SOURCE EXCERPT.
_____
By Sophie Kwok, Photo by Lyda McIver 

My parents first set foot on American soil in 1991. They had high hopes of pursuing the American dream, but after arriving in the U.S., they were thrown the biggest curve ball of their lives: me. They had no health insurance, no education, no car, no money and a baby on the way. To this day, my mom cringes at the sight of McDonald’s, as it made up the majority of her diet when she was pregnant with me. It was all they could afford.

Logically, I knew my parents loved me, but I never felt it because the way they showed love was radically different from what was shown on American TV. The way they showed me love was not the way I needed or wanted it. My dad still responds, “OK,” when I say, “I love you.”

Accident, burden, afterthought: Negative words and lies were embedded in me. These lies and fears I kept to myself, but they haunted me daily. I believed my parents’ lives would be better without me.

We struggled and constantly fought, the kind of fighting where things are thrown, tears are uncontrollable and words are said that you can never take back. This went on for years.

As college approached, I chose to go out of state. Things got a little better, mainly because when we fought, I had the option of putting down the phone or hanging up.
_____
DATA SHOWN.
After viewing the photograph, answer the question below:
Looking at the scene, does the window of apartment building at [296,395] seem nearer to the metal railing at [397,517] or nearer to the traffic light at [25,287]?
_____
DIRECTIVES.
1. Copy the stretch of the essay from "My parents first" through "they could afford." word for word.
2. Shorten the essay's paragraph that begins "My parents first set foot," keeping its main facts.
The listing above is separate material, apart from the essay.

EXERCISE SOLUTIONS.
1.
My parents first set foot on American soil in 1991. They had high hopes of pursuing the American dream, but after arriving in the U.S., they were thrown the biggest curve ball of their lives: me. They had no health insurance, no education, no car, no money and a baby on the way. To this day, my mom cringes at the sight of McDonald’s, as it made up the majority of her diet when she was pregnant with me. It was all they could afford.

2. My parents came to the U.S. in 1991 hoping to pursue the American dream, then found out they were expecting me. They had no health insurance, education, car or money. McDonald's was all they could afford, and it made up most of my mom's diet during her pregnancy. She still cringes at the sight of it.